Daneben gilt es unterschiedlichen Bodenbeläge zu beachten. Wie im richtigen Leben verhält sich der Ball auf den unterschiedlichen Untergründen völlig anders. Sand macht die Bälle langsam und läßt sie relativ hoch abspringen. Völlig entgegengesetzt geht es auf Gras zu. Flaches Abspringen der Bälle und das Ganze viel rasanter als auf Sand. Hartplätze liegen mehr oder weniger genau dazwischen.

Optisch in den Top Ten
Grafisch katapultiert sich "Virtua Tennis" ohne Zweifel in die Top Ten. Flüssig animierte Cracks laufen da über die Tenniscourts, die sichtbare Spuren des Geschehens zeigen. Selbst auf Hartplätzen hinterlassen die Bälle kleine Filzreste. Auf Sand sieht man vor allem die Abdrücke von Schmetterbällen, die erst verschwinden, wenn einer der Akteure sie wieder verwischt. Wieder mal grandios animiert ist das Publikum. Nicht einfach nur eine platte Textur auf den Rängen sondern zwar spärlich aber doch animierte Zuschauer, die sich während der Ballwechsel mit enttäuschtem Aufstöhnen oder frenetischem Applaus zu Wort melden. Da fehlen nur noch die Erdbeeren mit Sahne um richtiges Wimbledon Feeling aufkommen zu lassen.
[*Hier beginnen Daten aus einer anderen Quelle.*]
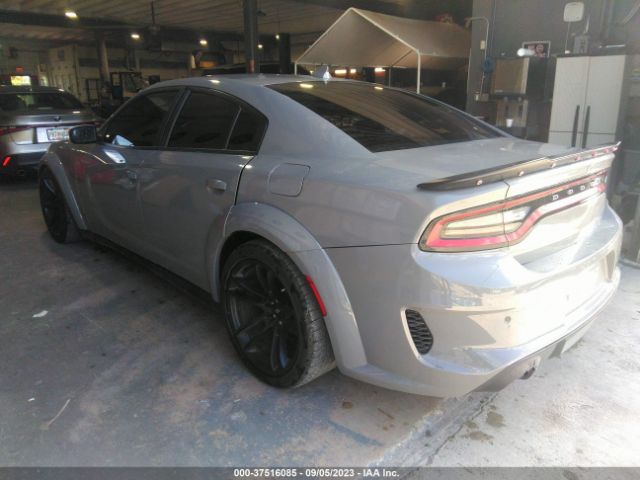 2C3CDXGJ5JH126395 Dodge Charger R/t Scat Pack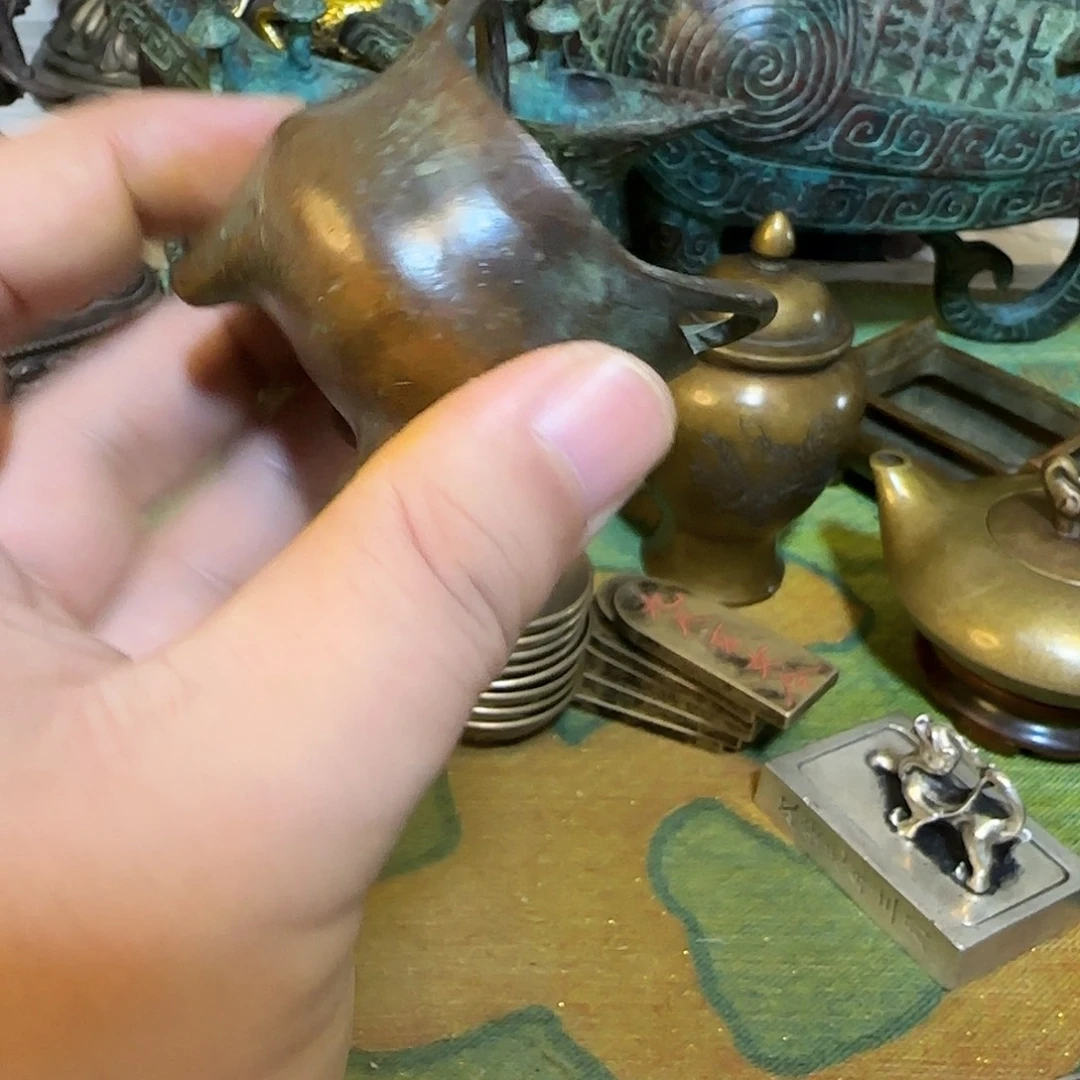 老铜器老铜器老铜器
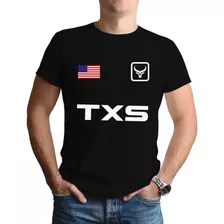 Camiseta Txs Country Cowboy Texas 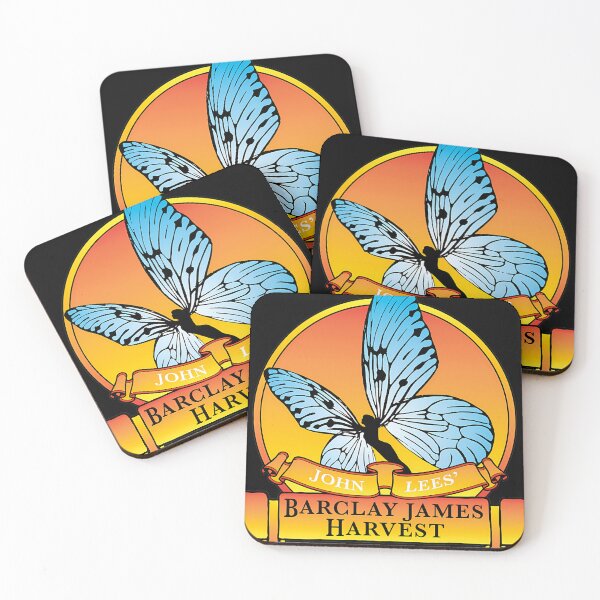 Item preview, Barclay James Harvest Logo designed and sold by ColteAuer.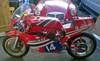 1983 Ducati 600 TT2, period built, NCR engine. SOLD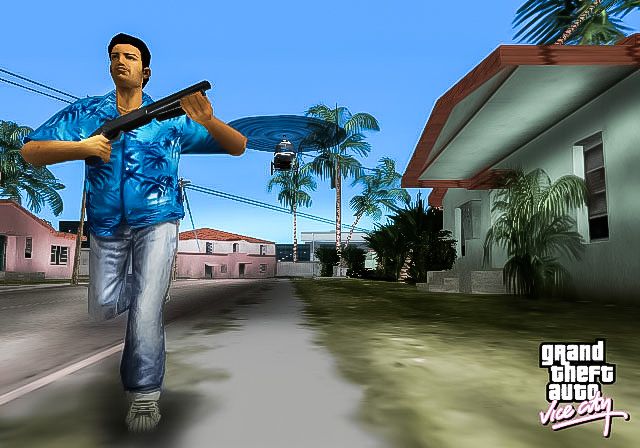 Rockstar games gta vice city 5 free download for pc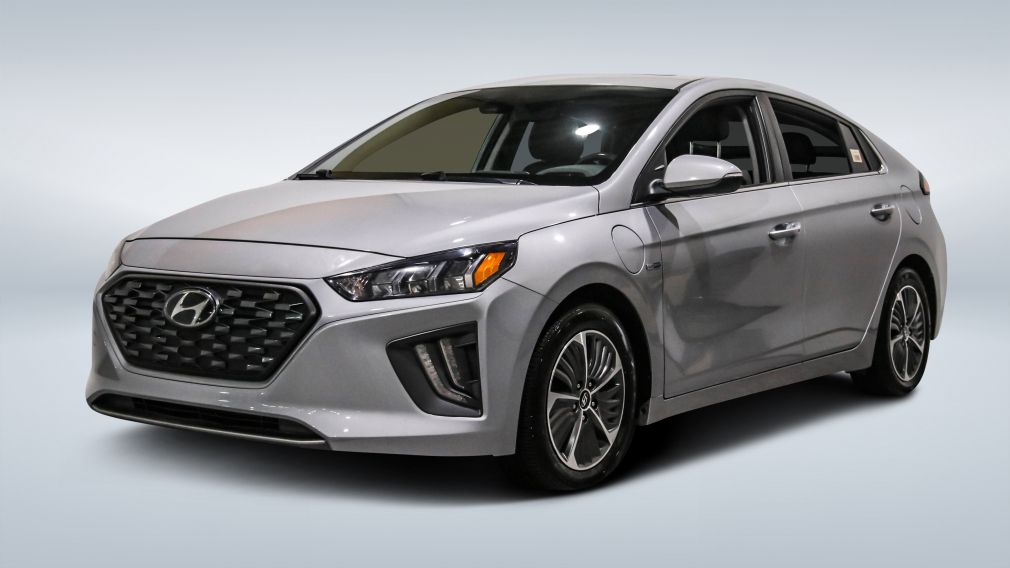 Hyundai IONIQ Ultimate 2020 d&rsquo;occasion à vendre - 3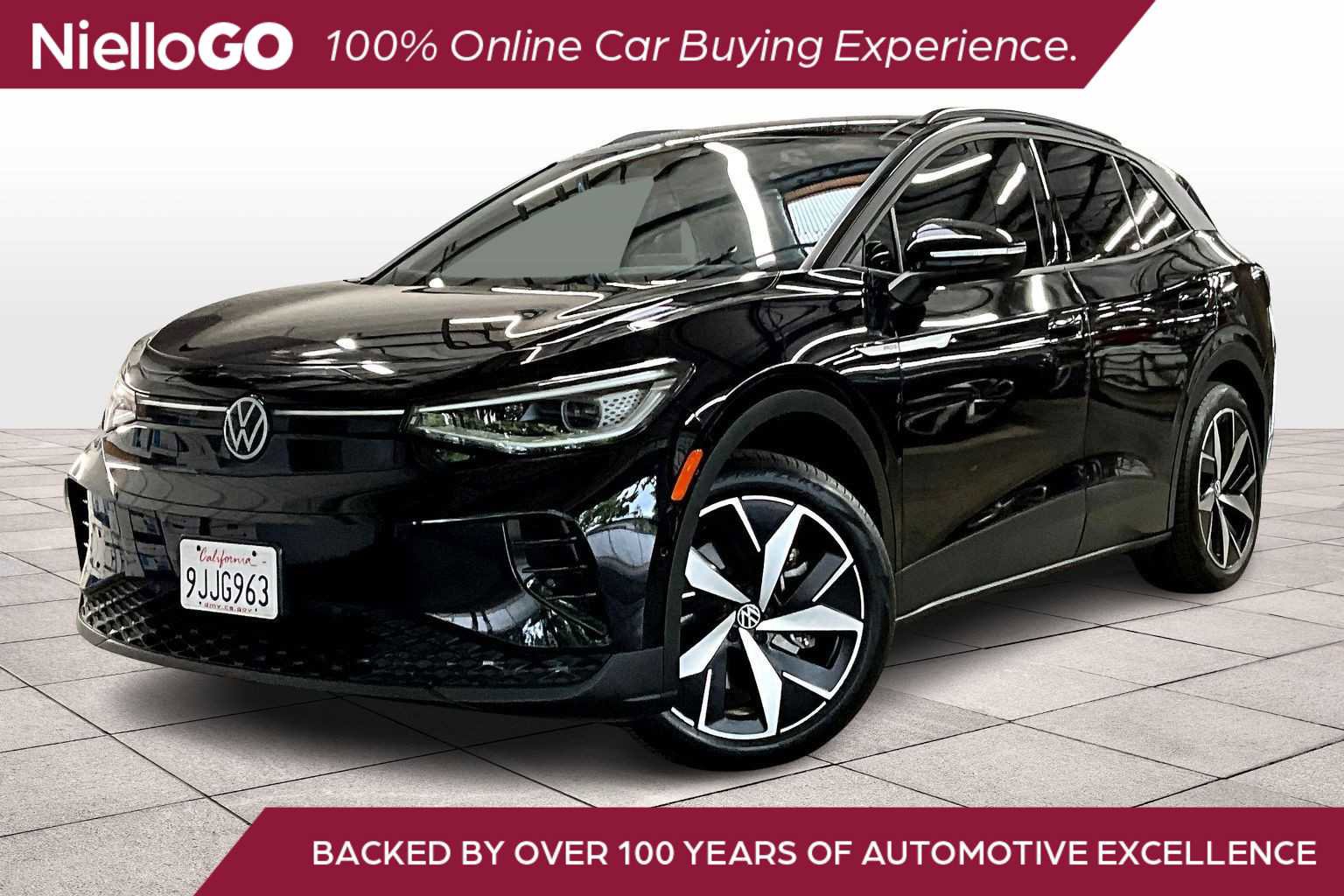 Used 2023 Volkswagen ID.4 Pro S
Weitere Pluspunkte in Sachen Atmosphäre: Spektakuläre Gewinnschläge seht ihr in einer verlangsamten Wiederholung samt anschließender Jubelpose, wie der altbekannten Becker-Faust. Übersicht wurde bei der Kameraperspektive groß geschrieben. Von Schräg oben blickt auf auf den Tennisplatz, so dass ihr immer den richtigen Überblick habt. Wollt ihr eine noch größere Herausforderung, dann spielt in der Third Person Perspektive. Hier ist die Kamera in klassischer Tomb Raider Manier etwa auf Schulterhöhe hinter eurem virtuellen Alter Ego plaziert (Freaks kennen diese Ansicht aus dem Uralt SNES Spiel "Amazing Tennis" mit André Agassi). Diese Perspektive ist trotz weniger Übersicht als in der Standardeinstellung auch deshalb gut spielbar, weil ihr immer auf der Platzhälfte im Vordergrund spielt.

Ein wichtiges Manko (neben dem Fehlen einer echten Tennistour mit Weltrangliste) zum Schluss: Leider ist es nicht möglich, ein Match über mehr als einen Gewinnsatz zu veranstalten. Nach einem Satz ist eine Begegnung unwiderruflich vorbei. Ansonsten habt ihr die freie Wahl, ein Match nur über einen einzigen Spiel (empfiehlt sich im "Arcade Modus" um "Master" frei zu spielen) bis hin zu einem ganzen Satz zu bestreiten oder ob ihr mit oder ohne Einstand spielen wollt.

fazit

"Virtua Tennis" ist sinnbildlich für die derzeitige deutsche Profi Tennis Elite. Zwar immer für einen Turniersieg gut, aber langfristig fehlt die Konstanz um in der Spitze der Weltrangliste mithalten zu können. So ist auch Segas Tennissprössling zwar ein erstklassiger Vertreter seiner Zunft, der kurz- bis mittelfristig für eine Menge Spass sorgt, dann aber dank vieler vergebener Chancen langfristig in der Weltrangliste zurückfällt.

Was hätte man nicht alles aus "Virtua Tennis" herauskitzeln können: Eine echte Tour, bei dem ihr Woche für Woche die Wahl aus echten Turnieren (drei Gewinnsätze in Grand Slam Turnieren inklusive) einschließlich Davis-Cup hättet und Tennisfans wären im siebten Himmel. Der eingebaute "World Circuit" ist trotz der pfiffigen Geschicklichkeitsaufgaben nur eine geringe Entschädigung, den überdies einigermaßen versierte Cracks an ein, zwei Wochenenden durchgespielt haben. Dann bleibt dem Solospieler nur noch der Arcade Modus, der auch nicht unbedingt der Garant für Langzeitspielspaß ist. Wenn ihr aber öfter mal mit ein paar Freunden die virtuellen Tennisplätze unsicher macht, dann ist "Virtua Tennis" ohne wenn und aber ein Muss.

Trotz der Mängel ist Segas Tennisadaption nämlich die beste derzeit erhältliche Simulation des weißen Sportes (sag).